Yes, automation will cause workforce disruptions, as automation moves up the workforce stack.

By 2030, 75 million to 375 million workers (3 to 14 percent of the global workforce) will need to switch occupational categories or upgrade their skills, according to a recent report by the McKinsey Global Institute.

On the other hand, if you look at history and the waves of technology, it's also true that new technologies tend to create more jobs than they displace.

The question is, how do we manage the transition? And this calls for making some hard decisions around workforce training and investment.

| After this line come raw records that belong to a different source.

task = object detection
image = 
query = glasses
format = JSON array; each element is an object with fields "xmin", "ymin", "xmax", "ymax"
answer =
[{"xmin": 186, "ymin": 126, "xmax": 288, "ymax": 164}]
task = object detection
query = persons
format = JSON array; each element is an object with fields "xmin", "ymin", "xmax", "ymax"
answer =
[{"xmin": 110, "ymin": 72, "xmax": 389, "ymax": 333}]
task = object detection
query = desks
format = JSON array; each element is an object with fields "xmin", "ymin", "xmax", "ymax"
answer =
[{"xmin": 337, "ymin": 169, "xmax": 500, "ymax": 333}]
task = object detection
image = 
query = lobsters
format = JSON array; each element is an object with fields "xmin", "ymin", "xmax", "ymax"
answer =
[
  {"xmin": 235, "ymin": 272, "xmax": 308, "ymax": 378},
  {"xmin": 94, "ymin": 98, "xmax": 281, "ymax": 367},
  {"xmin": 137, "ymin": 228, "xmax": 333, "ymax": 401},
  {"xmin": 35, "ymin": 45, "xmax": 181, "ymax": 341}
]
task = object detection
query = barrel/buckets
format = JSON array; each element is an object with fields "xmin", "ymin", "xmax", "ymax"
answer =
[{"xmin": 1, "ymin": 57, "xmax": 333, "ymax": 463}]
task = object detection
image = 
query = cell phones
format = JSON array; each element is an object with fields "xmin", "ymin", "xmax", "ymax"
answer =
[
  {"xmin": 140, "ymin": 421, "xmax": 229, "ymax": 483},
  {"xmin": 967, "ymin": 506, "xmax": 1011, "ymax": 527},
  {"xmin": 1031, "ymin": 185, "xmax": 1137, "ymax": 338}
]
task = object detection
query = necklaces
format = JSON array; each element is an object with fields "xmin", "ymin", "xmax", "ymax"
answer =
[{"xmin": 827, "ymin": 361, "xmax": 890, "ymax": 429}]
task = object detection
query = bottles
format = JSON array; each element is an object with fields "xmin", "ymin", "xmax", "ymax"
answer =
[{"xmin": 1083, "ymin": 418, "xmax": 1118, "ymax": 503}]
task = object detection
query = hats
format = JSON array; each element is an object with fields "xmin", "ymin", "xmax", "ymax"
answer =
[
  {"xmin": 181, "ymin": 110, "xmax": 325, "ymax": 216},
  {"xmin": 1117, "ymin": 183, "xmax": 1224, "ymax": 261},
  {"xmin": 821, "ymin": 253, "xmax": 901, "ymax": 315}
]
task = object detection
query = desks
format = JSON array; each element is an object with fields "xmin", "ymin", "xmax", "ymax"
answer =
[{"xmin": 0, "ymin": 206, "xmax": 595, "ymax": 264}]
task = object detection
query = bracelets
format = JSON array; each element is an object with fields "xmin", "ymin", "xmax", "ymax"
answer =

Here's the bottom line. The secret to winning your face-off with disruption is to enable your entire organization to get involved in digital transformation and digital innovation.

That's the power of modern low-code app development.

It takes the friction out of IT and business collaboration by making it easier for non-developers to get involved in building solutions and test them out with customers.

The opposite approach is to put a handful of IT people in charge of innovation. But this could create a bottleneck and and turn digital transformation into just another buzzword.

"It all comes down to focusing on the customer experience, and using process automation to deliver a better digital experience by connecting the front end of your organization with the back end," says Clay Richardson, Co-Founder & CEO of Digital FastForward."

"It's essential that digital transformation not just be about process, but also about freeing up people to do high-value work," says Richardson.